**Tâches à réaliser**
- a) Répondez à ces questions d'après le texte sur les maîtrises :
(i) Quelle somme le marchand a-t-il payée pour obtenir sa lettre de marchand ?
(ii) De quel mois et de quelle année date l'édit qui a rendu vénales les places d'officiers ?
(iii) Où les officiers des maîtrises sont-ils reçus ?
- b) Recopiez tout le passage du texte sur les maîtrises, depuis « On appelle marchand, celui » jusqu'à « marchands en qualités. ».

══ Texte support ══

On appelle marchand, celui qui, après s’être fait enregistrer maitre de la maniere qu’il est prescrit ci-dessus, prend une lettre de marchand en la qualité de fabriquant, & a payé pour cet effet la somme de 300 livres, au moyen de quoi il peut donner de l’ouvrage à tout autant de maitres, qu’on appelle communément ouvriers, qu’il en peut employer ; les maitres au contraire ne peuvent point travailler pour leur compte, mais uniquement pour le compte des marchands en qualités.

MAITRISE DES EAUX ET FORÊTS, est un certain département ou jurisdiction pour les eaux & forêts.

Les grandes maîtrises sont les départemens des grands maîtres ; les maîtrises particulieres sont le territoire de chaque maître particulier.

On dit communément que les maîtrises sont bailliageres, c’est-à-dire que ce ne sont point des justices personnelles, mais territoriales, & que l’une ne peut empiéter sur le territoire de l’autre, non plus que les bailliages.

Les officiers des maîtrises ont succédé dans cette fonction aux baillifs & sénéchaux.

Les anciennes ordonnances défendoient de vendre ces places, mais par édit du mois de Février 1544, elles ont été érigées en titre d’office & rendues vénales.

Le nombre des officiers des maîtrises ayant été trop multiplié, il fut réduit par édit du mois d’Avril 1667 pour chaque maîtrise, à un maître particulier, un lieutenant, un procureur du roi, un garde-marteau, un greffier, un arpenteur, & un certain nombre de sergens à garde.

Il y a eu en divers tems beaucoup d’autres officiers créés pour les maîtrises, comme des maîtres lieutenans alternatifs & triennaux, des conseillers rapporteurs des défauts, des commissaires enquêteurs, examinateurs, des gardes-scels, des inspecteurs des eaux & forêts, des avocats du roi, &c. mais tous ces offices ont depuis été supprimés ou réunis, soit au corps de chaque maîtrise, ou singulierement à quelqu’un des offices qui sont subsistans.

Les officiers des maîtrises sont reçus en la table de marbre, où ressortit l’appel des jugemens de la maîtrise dont ils font corps. Voyez le titre second de l’ordonnance des eaux & forêts, & les deux articles précédens, Maitre des eaux et forêts, Maitre particulier, & le mot Eaux et Forêts, & tous les mots indiqués à la fin de cet article. (A)

MAITRISES, (Arts, Commerce, Politique.) Les maitrises & acceptions sont censées établies pour constater la capacité requise dans ceux qui exercent le négoce & les arts, & encore plus pour entretenir parmi eux l’émulation, l’ordre & l’équité ; mais au vrai, ce ne sont que des rafinemens de monopole vraiment nuisibles à l’intérêt national, & qui n’ont du reste aucun rapport nécessaire avec les sages dispositions qui doivent diriger le commerce d’un grand peuple. Nous montrerons même que rien ne contribue davantage à fomenter l’ignorance, la mauvaise

foi, la paresse dans les différentes professions.

═══
══ Données enregistrées ══

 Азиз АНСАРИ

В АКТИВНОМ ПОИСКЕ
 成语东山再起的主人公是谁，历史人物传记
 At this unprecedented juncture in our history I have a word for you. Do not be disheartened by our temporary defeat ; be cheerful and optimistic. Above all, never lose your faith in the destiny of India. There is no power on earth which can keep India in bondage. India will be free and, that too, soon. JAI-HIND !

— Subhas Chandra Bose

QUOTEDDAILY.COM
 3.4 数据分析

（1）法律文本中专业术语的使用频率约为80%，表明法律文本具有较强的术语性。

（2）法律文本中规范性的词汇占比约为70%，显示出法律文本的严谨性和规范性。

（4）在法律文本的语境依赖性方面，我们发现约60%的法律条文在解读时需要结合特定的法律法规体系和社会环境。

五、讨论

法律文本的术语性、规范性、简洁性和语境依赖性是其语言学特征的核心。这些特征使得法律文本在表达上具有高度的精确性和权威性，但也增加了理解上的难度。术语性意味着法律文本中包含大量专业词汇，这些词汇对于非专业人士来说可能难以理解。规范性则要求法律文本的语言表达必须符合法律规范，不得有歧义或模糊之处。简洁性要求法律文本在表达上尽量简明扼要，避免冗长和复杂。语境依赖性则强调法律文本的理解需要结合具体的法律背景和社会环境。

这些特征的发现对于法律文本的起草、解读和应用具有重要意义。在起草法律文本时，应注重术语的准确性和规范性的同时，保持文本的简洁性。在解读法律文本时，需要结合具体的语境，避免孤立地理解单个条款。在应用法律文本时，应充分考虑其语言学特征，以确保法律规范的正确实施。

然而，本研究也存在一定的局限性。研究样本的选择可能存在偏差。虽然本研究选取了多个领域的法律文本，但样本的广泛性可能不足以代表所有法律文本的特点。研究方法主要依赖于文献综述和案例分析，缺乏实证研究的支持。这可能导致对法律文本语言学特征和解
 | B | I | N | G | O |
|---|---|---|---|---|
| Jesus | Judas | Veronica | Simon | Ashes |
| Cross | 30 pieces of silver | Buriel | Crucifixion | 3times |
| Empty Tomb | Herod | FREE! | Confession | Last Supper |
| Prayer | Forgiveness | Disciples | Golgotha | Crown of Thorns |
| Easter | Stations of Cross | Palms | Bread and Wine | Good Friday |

═══

**Solutions**
- a)
(i) 300 livres.
(ii) Février 1544.
(iii) En la table de marbre.

- b)
On appelle marchand, celui qui, après s’être fait enregistrer maitre de la maniere qu’il est prescrit ci-dessus, prend une lettre de marchand en la qualité de fabriquant, & a payé pour cet effet la somme de 300 livres, au moyen de quoi il peut donner de l’ouvrage à tout autant de maitres, qu’on appelle communément ouvriers, qu’il en peut employer ; les maitres au contraire ne peuvent point travailler pour leur compte, mais uniquement pour le compte des marchands en qualités.